The thing with scales is to make practice interesting. For example choose any given scale and play around just with those notes for 5/10 minutes - maybe think of a style to play in (Loud Rock, Funk, Blues, Pastoral - or an image, such as Dawn, The Rush Hour, and rhythms that may seem appropriate to those images
1. Make up some 4 note phrases - see what the different ones sound like (with C major you might try CEGB, then CEGA, then CEGF then CEAG, and so on. Then put them together into 12 note or 16 note phrases)
2. Practice all scales from top to bottom, and back.
3. If you have a metronome/or something which can to backing/rhythm, just put it on and play around with notes of a particular scale - long notes, fast notes.

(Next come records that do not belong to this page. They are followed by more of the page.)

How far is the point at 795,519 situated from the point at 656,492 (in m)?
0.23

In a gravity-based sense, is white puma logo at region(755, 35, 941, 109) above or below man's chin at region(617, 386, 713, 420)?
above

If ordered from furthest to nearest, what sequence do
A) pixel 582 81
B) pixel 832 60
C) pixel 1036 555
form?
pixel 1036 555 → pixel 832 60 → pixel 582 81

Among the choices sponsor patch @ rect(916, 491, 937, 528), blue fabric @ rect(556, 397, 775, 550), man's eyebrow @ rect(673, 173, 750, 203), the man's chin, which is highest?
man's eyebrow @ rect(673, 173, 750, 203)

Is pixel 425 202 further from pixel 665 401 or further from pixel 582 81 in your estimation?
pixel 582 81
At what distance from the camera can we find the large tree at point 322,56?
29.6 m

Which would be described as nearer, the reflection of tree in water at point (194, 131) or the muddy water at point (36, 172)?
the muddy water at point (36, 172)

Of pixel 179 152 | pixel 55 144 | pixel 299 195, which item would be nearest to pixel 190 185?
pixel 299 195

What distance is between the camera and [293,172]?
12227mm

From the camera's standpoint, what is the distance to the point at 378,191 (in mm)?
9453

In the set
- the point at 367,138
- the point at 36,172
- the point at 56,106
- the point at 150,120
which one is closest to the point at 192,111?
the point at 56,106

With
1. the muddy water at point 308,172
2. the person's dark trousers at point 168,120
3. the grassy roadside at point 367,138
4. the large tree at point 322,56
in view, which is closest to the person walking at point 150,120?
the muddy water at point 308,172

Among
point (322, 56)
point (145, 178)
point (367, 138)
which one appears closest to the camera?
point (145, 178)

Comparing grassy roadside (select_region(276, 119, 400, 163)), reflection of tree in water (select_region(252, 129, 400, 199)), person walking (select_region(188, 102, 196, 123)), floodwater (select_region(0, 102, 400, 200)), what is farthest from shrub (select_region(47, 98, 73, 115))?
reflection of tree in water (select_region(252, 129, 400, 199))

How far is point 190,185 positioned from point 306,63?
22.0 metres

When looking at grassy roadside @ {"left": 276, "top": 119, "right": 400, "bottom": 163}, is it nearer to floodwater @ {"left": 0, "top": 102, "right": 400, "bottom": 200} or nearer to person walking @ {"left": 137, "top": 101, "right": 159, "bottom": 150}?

4. With my main teacher we would start each practice with an improvised duet using a chosen scale, or take it in turns to play alternately. I wish that these were the things that were written down in a book about making practice creative so that players put in the hard yards out of interest, rather than a sense of duty. There may be, I may not have done my research. In this regard some of Jamey Aebersold's stuff bores me rigid - I just don't have Obsessive Compulsive Personality Disorder
There are endless possibilities so you don't just get stuck/bored playing the same notes up and then down for an octave or more. As Nick said it does take graft, but that means time rather than just repeated doses of something you don't find enjoyable.